Segment Start: Data provided
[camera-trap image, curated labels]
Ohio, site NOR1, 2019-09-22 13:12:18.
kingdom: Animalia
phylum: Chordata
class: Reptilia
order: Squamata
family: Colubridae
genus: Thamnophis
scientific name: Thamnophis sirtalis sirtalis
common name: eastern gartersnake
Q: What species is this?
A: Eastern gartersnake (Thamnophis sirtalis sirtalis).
Segment End: Data provided
Segment Start: Data provided
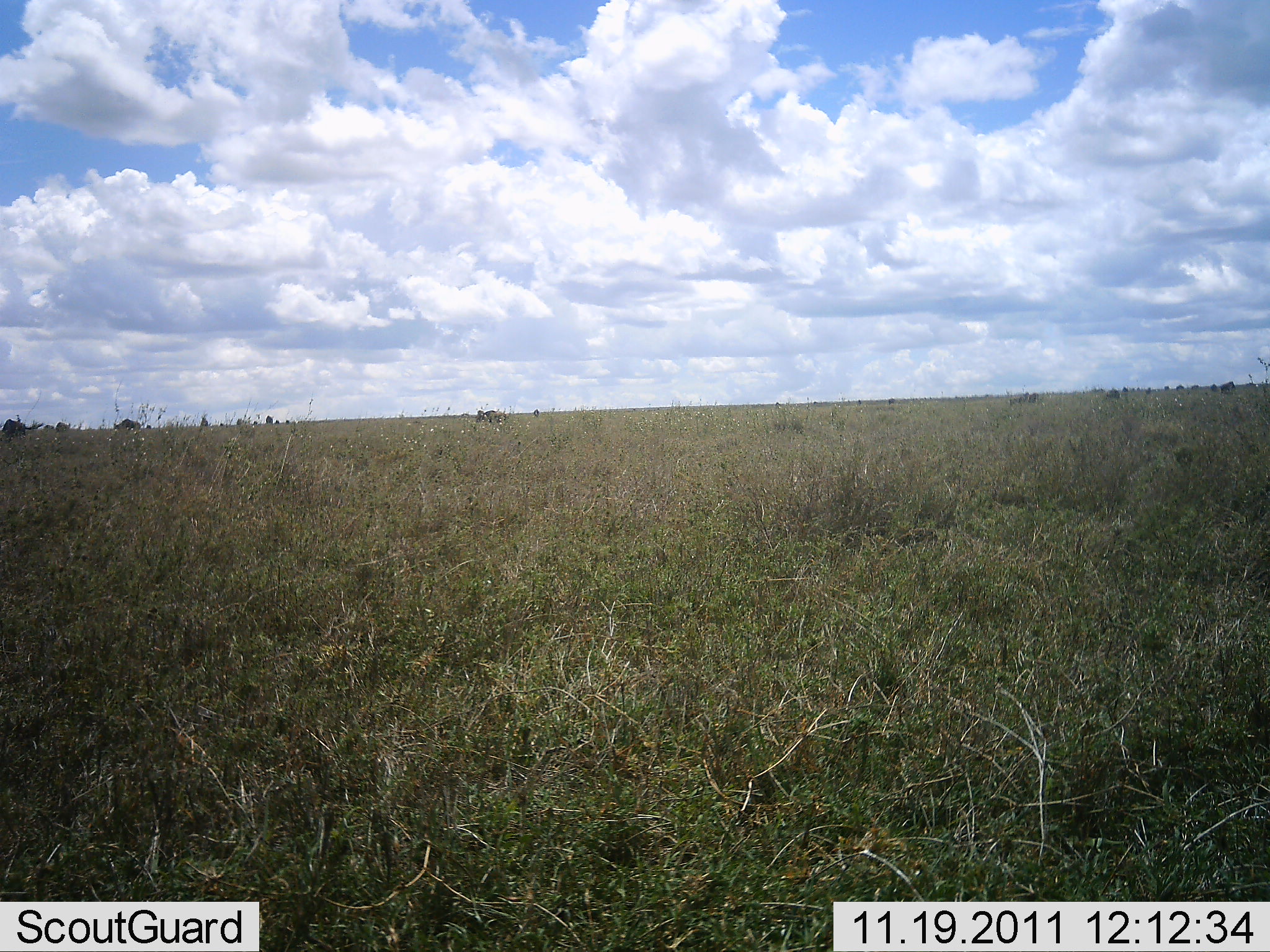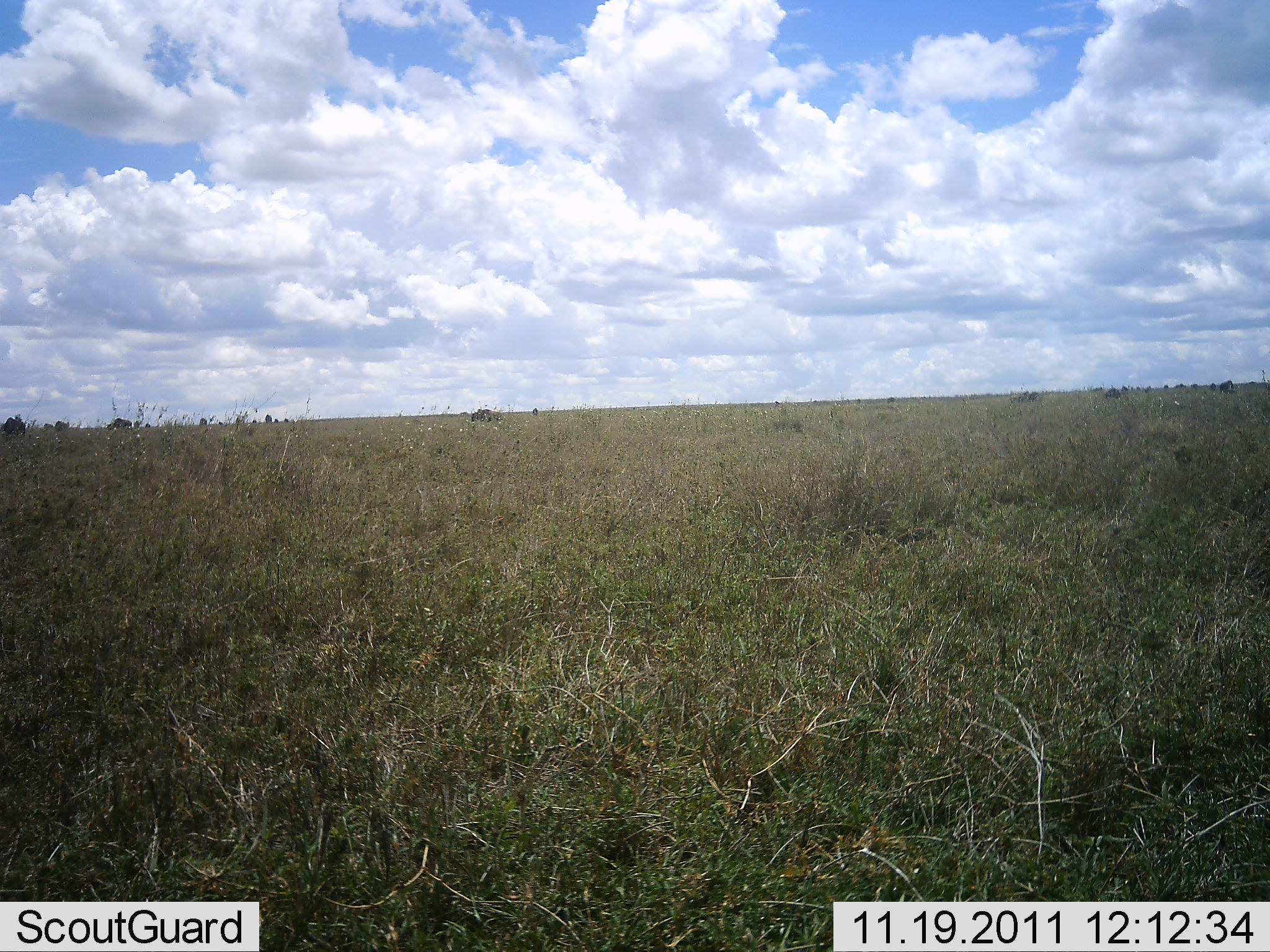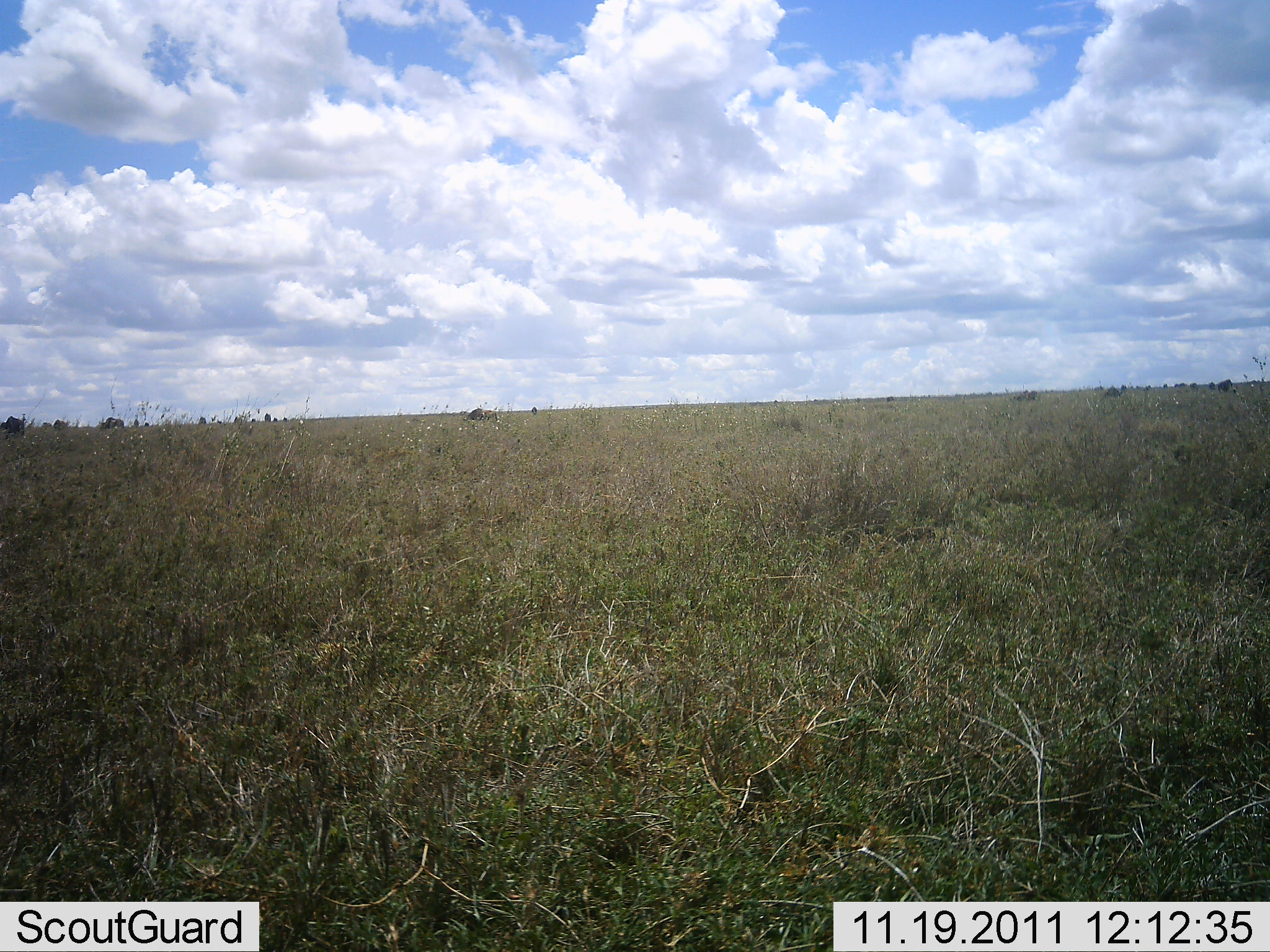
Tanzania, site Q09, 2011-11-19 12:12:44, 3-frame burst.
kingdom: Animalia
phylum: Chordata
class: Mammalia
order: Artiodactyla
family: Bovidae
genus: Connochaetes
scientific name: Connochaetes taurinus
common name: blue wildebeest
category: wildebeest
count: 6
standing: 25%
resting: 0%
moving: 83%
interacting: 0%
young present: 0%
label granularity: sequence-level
Segment End: Data provided
Segment Start: Data provided
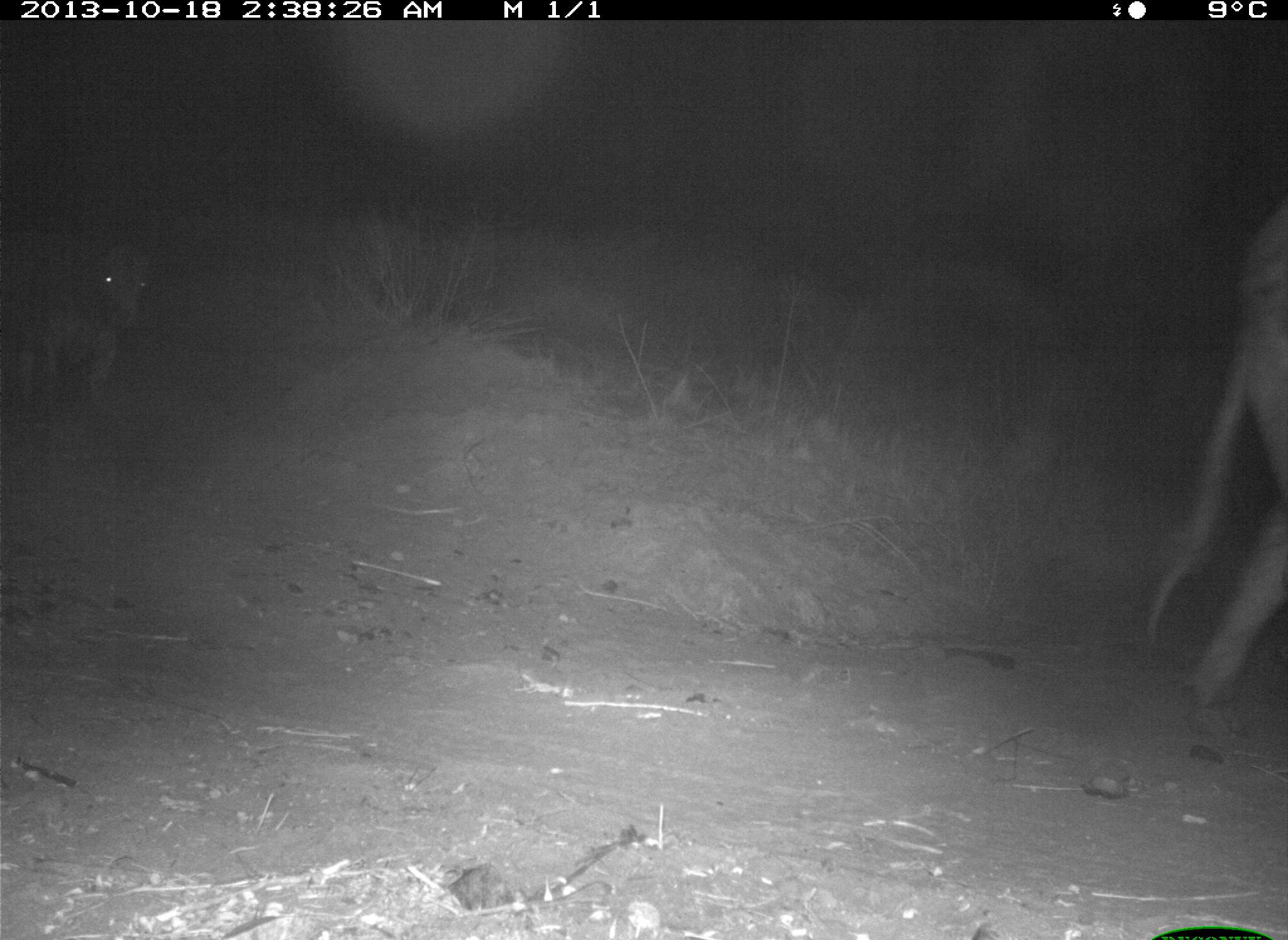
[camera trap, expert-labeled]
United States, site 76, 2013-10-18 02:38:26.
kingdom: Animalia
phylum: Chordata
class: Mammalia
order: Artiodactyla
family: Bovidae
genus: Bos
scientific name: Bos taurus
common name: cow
Segment End: Data provided
Required action
Look above for the line with "United States, site 76, 2013-10-18 02:38:26." and the line with "common name: cow", and reproduce exactly those two lines plus every line between, nothing more.

Your solution
United States, site 76, 2013-10-18 02:38:26.
kingdom: Animalia
phylum: Chordata
class: Mammalia
order: Artiodactyla
family: Bovidae
genus: Bos
scientific name: Bos taurus
common name: cow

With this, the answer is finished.